◇ののちゃん うー、寒い。使い捨てカイロがあって良かったよ。
◆藤原先生 袋から出すとすぐに温かくなるから便利よね。
◇ののちゃん 何で、あったかくなるのかな?
◆先生 布のような肌触りの内袋の中には、鉄の粉がたくさん入っているの。外袋は空気を通さないけれど、内袋には針で開けるよりも小さな穴がいっぱい開いているから、外袋を破ってカイロを出すと空気が急に内袋の中に入って、空気と反応して鉄が変化するのよ。
◇ののちゃん どうなるの?
◆先生 空気の中の酸素と鉄がくっついて、さびるのよ。ものが燃えるというのは、物質と酸素がくっつくことなのね。それと同じ変化なので、熱が出るというわけ。
◇ののちゃん 公園の鉄棒はさびてるけど熱くないよ。
◆先生 鉄棒のさびは表面だけでゆっくり進むので、熱が逃げてすぐに冷めちゃう。でもカイロの鉄は細かい粉だから、あちこちで同時に鉄がさびるので熱が逃げるひまがないの。今のカイロは活性炭という炭や塩水を含んだ木の粉を鉄に混ぜて、さびるスピードを速くしたり、さびずに残る鉄が出ないように工夫しているのよ。
◇ののちゃん 海の近くにとめてある車は潮風のせいでさびやすいって聞いたことがある。塩水をまぜることで、さびやすくなるんだね。
◆先生 そうよ。もう一つの活性炭は、ヤシの実などを数百度で焼いた、小さな穴がたくさん開いた炭のこと。空気をどんどん吸い寄せる力があって、鉄のそばにいつも新しい空気を送り込むので、反応が長く続くの。小指の先ほどの活性炭が、ジュース缶と同じくらいの量の空気を吸い寄せるらしいわ。
◇ののちゃん ふうん。内袋を破って中身を見たいなあ。
◆先生 一人でそんなことをしてはだめよ。新品の鉄粉と活性炭などを袋の外に出して混ぜると、さらに多くの空気が入ってきて反応が一気に進んじゃう。温度は100度近くにもなるんだって。
◇ののちゃん それじゃ、やけどしちゃうね。
◆先生 そうよ。カイロの温度は40〜50度に保たなければ危険だわ。だからちょうど良い量の空気だけを通すように、内袋の穴の大きさや数を工夫しているのよ。

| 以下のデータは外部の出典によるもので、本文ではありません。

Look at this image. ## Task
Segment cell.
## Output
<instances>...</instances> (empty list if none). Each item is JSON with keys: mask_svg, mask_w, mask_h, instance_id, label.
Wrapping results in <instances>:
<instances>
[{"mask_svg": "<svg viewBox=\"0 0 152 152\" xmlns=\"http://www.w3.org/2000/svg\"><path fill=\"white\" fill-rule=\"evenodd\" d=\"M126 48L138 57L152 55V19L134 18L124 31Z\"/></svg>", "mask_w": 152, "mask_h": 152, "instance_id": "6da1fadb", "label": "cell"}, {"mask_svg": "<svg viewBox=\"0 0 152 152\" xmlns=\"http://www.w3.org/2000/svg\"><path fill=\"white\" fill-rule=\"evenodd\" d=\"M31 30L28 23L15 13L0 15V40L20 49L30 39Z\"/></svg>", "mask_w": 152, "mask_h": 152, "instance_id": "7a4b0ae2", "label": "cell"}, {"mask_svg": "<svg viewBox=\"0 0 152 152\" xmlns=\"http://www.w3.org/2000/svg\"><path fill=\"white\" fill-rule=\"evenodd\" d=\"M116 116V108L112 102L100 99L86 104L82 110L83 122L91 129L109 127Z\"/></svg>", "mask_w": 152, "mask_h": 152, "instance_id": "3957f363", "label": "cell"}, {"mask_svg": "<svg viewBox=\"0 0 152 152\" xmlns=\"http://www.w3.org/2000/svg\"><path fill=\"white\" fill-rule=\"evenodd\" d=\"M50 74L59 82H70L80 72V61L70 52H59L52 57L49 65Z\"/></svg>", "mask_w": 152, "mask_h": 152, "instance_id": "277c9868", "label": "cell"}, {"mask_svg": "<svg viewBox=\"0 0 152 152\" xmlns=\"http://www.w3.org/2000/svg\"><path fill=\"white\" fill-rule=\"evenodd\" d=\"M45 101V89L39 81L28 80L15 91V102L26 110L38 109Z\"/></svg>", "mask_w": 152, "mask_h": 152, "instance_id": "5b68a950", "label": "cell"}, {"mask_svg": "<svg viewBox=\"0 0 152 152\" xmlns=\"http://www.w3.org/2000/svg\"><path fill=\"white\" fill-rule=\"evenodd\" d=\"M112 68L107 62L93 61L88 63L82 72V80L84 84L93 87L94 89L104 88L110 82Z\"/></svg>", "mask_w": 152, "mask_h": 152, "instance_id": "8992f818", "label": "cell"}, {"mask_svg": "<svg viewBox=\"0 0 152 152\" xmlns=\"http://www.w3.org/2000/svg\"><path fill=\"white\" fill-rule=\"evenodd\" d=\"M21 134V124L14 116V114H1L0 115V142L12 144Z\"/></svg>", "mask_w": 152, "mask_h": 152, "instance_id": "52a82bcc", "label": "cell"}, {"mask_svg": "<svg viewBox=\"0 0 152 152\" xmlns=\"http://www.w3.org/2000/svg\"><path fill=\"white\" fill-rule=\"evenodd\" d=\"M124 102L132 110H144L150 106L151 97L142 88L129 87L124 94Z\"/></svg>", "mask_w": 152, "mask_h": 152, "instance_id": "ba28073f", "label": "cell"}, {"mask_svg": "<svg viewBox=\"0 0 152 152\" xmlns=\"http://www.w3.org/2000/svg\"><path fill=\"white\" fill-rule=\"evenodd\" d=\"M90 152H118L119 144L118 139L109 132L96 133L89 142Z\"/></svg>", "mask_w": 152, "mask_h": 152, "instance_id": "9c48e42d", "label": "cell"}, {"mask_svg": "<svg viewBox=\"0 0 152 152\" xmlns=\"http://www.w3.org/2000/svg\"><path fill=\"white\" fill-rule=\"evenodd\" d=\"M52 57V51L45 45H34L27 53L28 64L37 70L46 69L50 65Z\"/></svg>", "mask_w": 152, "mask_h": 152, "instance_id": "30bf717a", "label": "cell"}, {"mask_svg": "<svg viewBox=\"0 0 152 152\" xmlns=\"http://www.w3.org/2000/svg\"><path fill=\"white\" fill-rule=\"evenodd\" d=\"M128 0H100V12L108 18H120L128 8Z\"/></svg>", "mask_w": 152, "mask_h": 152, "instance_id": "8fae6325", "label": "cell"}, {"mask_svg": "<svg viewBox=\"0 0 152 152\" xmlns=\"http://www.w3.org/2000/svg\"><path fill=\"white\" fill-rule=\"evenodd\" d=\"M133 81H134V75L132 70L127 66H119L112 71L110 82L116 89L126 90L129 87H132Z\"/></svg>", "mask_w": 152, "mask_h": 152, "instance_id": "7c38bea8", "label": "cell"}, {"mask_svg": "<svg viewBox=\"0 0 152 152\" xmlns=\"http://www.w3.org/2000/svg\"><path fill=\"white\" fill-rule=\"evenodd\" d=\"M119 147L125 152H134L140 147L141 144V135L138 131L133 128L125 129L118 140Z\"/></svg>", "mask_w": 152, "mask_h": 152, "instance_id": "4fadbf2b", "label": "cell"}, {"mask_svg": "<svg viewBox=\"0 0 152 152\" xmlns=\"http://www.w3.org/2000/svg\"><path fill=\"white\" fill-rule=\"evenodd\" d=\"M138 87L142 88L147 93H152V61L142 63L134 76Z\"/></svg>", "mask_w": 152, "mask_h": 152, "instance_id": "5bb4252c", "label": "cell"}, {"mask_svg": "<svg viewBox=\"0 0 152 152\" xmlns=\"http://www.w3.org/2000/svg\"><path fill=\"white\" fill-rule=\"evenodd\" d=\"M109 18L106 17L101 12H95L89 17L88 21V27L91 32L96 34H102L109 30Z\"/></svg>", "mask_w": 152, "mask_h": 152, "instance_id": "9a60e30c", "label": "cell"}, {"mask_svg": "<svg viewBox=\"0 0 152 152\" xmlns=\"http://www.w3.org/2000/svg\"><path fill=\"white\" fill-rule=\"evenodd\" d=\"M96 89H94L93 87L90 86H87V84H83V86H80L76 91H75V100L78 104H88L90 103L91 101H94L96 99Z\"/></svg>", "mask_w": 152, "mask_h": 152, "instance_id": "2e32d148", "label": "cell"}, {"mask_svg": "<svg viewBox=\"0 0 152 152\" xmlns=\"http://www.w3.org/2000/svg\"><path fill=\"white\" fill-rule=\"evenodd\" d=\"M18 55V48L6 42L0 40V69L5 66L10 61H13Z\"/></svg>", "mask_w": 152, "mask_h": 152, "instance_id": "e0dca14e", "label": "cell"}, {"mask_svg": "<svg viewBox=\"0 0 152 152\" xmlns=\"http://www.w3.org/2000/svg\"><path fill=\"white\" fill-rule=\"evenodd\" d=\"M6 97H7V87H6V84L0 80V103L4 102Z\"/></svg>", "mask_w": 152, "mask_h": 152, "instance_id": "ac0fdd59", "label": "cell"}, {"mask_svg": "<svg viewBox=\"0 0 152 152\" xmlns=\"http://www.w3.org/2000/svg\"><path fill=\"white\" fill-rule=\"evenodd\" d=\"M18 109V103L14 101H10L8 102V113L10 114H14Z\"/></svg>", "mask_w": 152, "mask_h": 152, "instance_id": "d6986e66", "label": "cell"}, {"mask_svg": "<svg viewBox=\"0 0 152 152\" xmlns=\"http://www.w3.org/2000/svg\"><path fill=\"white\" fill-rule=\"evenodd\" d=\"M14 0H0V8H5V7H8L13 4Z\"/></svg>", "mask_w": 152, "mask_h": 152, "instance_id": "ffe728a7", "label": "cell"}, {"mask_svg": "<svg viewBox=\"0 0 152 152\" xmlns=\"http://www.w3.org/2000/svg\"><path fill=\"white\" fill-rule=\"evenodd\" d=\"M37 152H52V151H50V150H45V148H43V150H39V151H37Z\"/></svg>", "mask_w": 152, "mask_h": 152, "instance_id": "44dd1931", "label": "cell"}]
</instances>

それでも、長い間、肌に直接触れたままにしておくとやけどすることがあるから、下着の上につけたりハンカチに包んだりして使う方がいいわ。
(取材協力=ロッテ電子工業、小田廣和・関西大教授、構成=長野剛)
◇調べてみよう
(1)使い捨てカイロのほかにも、体を温めるための道具や工夫はいろいろあるよ。調べてみよう。
(2)活性炭には空気を吸い寄せるだけでなく、水に溶けたものをより分ける力もあるよ。家の中でどう使われているか探してみよう。